- Requirement -
Reproduce the material word for word, starting with its first line and ending with the line that contains "than 90%? greater", including both of those lines.

Source data:
BEGIN
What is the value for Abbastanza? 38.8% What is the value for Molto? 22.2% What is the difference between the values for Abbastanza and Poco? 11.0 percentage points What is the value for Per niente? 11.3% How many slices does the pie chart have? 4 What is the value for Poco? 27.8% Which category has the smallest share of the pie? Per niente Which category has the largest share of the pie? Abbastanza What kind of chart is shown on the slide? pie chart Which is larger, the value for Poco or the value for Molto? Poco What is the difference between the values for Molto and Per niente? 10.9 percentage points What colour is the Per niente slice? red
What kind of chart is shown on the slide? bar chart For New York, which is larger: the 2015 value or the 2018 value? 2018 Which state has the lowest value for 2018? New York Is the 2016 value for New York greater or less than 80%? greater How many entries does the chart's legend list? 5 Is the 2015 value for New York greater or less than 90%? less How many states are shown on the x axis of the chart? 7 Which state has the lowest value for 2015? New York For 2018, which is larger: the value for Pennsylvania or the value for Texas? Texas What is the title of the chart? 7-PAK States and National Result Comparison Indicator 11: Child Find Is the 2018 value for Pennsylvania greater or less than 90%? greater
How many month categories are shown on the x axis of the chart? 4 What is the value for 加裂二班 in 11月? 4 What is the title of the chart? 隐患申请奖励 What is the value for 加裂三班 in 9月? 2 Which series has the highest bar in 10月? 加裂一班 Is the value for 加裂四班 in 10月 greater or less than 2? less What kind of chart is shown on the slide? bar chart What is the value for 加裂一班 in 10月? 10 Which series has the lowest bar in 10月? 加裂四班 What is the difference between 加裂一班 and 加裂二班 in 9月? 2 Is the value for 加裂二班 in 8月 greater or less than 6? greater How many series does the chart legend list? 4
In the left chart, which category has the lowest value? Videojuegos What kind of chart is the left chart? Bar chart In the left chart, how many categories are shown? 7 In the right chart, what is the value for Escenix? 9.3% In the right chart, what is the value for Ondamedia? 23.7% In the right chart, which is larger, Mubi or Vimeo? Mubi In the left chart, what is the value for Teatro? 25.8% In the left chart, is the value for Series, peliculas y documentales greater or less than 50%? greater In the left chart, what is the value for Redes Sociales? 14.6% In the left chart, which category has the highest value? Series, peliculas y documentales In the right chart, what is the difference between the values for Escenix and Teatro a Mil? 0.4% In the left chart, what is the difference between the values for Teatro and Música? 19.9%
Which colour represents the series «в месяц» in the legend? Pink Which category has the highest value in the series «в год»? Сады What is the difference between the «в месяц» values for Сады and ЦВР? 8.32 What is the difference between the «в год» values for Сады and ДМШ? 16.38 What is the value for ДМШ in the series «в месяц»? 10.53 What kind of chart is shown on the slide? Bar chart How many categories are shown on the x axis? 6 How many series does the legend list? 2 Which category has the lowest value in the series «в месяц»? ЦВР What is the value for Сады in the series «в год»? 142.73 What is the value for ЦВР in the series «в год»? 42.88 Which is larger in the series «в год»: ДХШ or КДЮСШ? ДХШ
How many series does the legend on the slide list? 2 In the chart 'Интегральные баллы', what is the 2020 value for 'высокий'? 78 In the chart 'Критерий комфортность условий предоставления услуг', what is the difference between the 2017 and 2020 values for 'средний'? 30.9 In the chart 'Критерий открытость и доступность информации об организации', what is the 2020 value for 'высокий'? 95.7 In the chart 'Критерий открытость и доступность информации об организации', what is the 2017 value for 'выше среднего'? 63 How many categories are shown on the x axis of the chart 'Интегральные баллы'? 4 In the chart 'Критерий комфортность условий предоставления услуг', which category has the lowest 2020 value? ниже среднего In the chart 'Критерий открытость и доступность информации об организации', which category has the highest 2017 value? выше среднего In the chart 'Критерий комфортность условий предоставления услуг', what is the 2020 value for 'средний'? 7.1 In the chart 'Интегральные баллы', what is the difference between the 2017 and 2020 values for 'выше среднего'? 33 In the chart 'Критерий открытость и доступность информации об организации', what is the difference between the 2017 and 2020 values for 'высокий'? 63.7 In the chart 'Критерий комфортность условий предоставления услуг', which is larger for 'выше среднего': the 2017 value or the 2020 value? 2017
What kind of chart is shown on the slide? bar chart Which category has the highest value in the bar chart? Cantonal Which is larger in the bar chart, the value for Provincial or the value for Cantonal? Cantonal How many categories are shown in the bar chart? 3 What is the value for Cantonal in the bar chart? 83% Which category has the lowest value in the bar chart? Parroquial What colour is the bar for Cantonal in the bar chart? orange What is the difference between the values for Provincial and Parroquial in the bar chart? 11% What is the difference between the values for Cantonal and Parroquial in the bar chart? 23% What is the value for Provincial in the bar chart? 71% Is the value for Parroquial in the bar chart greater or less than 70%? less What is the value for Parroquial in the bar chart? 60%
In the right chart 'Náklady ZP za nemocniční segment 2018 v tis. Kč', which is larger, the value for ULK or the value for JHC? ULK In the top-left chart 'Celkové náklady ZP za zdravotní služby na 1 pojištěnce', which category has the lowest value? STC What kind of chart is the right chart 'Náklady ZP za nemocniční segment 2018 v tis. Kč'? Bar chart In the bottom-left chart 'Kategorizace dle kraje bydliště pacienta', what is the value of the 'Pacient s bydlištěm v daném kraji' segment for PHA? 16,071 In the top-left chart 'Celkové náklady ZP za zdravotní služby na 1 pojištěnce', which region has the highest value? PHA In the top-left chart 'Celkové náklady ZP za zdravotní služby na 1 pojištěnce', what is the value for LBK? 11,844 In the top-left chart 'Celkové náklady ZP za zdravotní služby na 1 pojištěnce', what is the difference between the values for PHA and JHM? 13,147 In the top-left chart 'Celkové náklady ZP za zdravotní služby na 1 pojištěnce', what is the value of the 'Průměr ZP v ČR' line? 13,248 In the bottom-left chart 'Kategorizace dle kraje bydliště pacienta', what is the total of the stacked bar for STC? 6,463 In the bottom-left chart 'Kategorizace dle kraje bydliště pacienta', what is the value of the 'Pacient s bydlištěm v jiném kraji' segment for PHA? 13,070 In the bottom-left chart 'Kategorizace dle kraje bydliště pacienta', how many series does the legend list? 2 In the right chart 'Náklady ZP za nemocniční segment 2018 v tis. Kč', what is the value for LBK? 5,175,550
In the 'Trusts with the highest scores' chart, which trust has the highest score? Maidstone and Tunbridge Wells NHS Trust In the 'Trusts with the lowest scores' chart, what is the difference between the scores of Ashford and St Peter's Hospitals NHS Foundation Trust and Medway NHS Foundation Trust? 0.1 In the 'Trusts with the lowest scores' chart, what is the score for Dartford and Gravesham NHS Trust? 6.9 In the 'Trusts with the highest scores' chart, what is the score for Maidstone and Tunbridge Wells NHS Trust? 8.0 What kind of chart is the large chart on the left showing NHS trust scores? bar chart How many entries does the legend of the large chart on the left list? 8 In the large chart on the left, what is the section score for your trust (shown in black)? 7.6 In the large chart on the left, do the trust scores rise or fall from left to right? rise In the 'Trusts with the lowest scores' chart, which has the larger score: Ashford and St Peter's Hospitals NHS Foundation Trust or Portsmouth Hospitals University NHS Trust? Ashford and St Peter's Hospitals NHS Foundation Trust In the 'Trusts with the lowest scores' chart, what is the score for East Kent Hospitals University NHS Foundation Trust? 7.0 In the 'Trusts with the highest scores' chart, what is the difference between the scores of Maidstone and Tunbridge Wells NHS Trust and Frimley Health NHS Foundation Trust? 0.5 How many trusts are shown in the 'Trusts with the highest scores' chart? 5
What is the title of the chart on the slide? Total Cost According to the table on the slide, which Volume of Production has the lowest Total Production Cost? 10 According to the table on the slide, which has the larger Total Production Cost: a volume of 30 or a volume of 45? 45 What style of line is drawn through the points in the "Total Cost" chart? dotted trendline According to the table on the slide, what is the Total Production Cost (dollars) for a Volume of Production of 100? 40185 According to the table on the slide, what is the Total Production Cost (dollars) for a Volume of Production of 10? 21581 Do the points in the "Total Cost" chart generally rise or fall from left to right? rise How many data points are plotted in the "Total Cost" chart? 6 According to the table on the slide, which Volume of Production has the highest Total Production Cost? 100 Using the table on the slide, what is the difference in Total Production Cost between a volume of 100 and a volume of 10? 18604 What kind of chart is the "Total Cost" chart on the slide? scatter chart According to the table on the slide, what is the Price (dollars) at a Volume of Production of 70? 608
END
- Answer to this exercise -
What is the value for Abbastanza? 38.8% What is the value for Molto? 22.2% What is the difference between the values for Abbastanza and Poco? 11.0 percentage points What is the value for Per niente? 11.3% How many slices does the pie chart have? 4 What is the value for Poco? 27.8% Which category has the smallest share of the pie? Per niente Which category has the largest share of the pie? Abbastanza What kind of chart is shown on the slide? pie chart Which is larger, the value for Poco or the value for Molto? Poco What is the difference between the values for Molto and Per niente? 10.9 percentage points What colour is the Per niente slice? red
What kind of chart is shown on the slide? bar chart For New York, which is larger: the 2015 value or the 2018 value? 2018 Which state has the lowest value for 2018? New York Is the 2016 value for New York greater or less than 80%? greater How many entries does the chart's legend list? 5 Is the 2015 value for New York greater or less than 90%? less How many states are shown on the x axis of the chart? 7 Which state has the lowest value for 2015? New York For 2018, which is larger: the value for Pennsylvania or the value for Texas? Texas What is the title of the chart? 7-PAK States and National Result Comparison Indicator 11: Child Find Is the 2018 value for Pennsylvania greater or less than 90%? greater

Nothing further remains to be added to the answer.